Willoughby Votes is looking for a community independent to run in the next State Election
With the rise in the community independent movement on the North Shore, a new group called Willoughby Votes is looking for a candidate to run against sitting Liberal Tim James in the 2027 State Election. Mr James holds the seat by a 2.6% margin, beating Independent Larissa Penn back in 2023.
Willoughby Votes spokesperson Claire Finch was behind the successful campaign of former North Sydney MP Kylea Tink, whose seat was then abolished in 2025. She also helped Nicolette Boele narrowly win the seat of Bradfield from the Liberals in the 2025 Federal Election. Ms Finch said the main requirement for a potential candidate was to have someone willing to reflect community issues. “To move away from a political party that reflects party issues and votes on party lines.”
The group, backed by Northern Sydney’s Independents, formed in October last year, and has a group of at least 100 volunteers who have been holding ‘listening posts’ in shopping centres and the streets of Willoughby. “It’s very much about going out and listening to the community and then bringing that back,” Ms Finch explained.
________
- Task
Write a continuation of the article about Willoughby Votes, beginning right after its last sentence. The lines that come next have nothing to do with this text.

- Source material
________
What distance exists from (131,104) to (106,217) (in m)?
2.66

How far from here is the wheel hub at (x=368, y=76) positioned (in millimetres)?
________
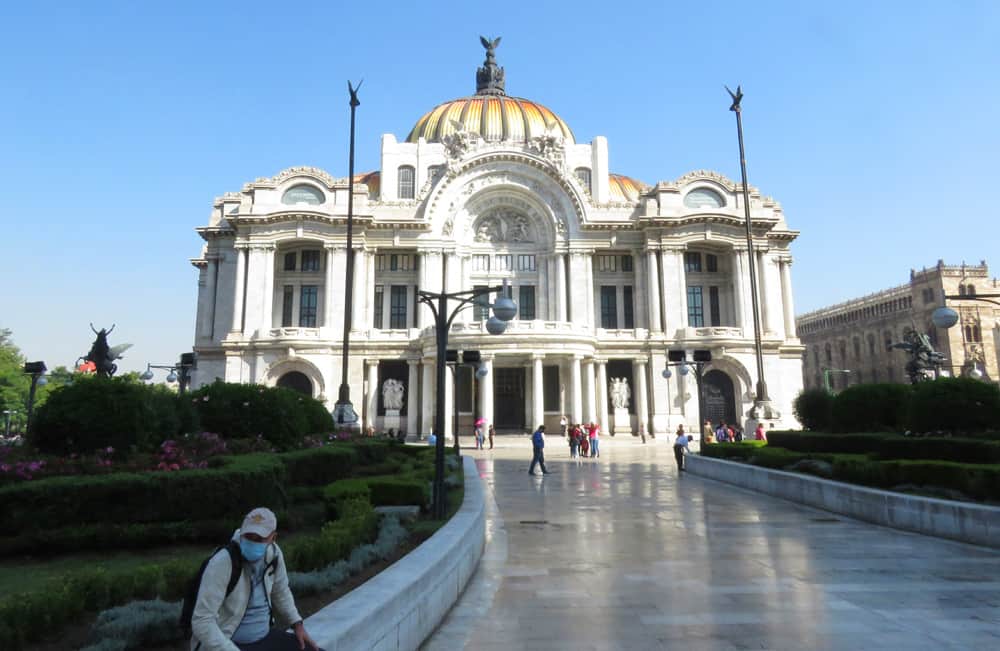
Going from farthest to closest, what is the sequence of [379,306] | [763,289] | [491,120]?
________
- Output of the task
Cost of living and access to affordable housing were top of the list of people’s concerns, followed by climate change, Ms Finch said. “A local nurse I spoke to last week said she’s got someone in her team who actually slept in the car overnight in the hospital car park, rather than doing the long commute out to her cheaper housing for the shift the next morning. That is the epitome of what (access to) affordable housing is all about.”
The group was running ‘on the smell of an oily rag,’ with fundraising to follow once a candidate was selected. The volunteers backing their campaign were signing up because they had lost confidence in the major parties, Ms Finch stated. “And we really want to bring it back to community. We feel that MPs (should) represent the community. And that’s been lost sight of.”
In the last few years, Willoughby local Larissa Penn has twice come close to winning the seat, at the 2022 Willoughby by-election and the 2023 State Election. Tim James told NL he was ‘as committed as ever and even more determined to work hard for the people of Willoughby and win their support.’
Mr James said the biggest issue for Willoughby he would campaign on was the lack of infrastructure to match the huge influx of new homes in the area – with 9,500 in the pipeline. “We are not seeing the accompanying investment in infrastructure, schools, roads, health care, public transport and open spaces.
“We are happy to grow and we need the housing. (But) we are not seeing the investment to make that housing work to optimise the way in which we should accommodate people in our area.”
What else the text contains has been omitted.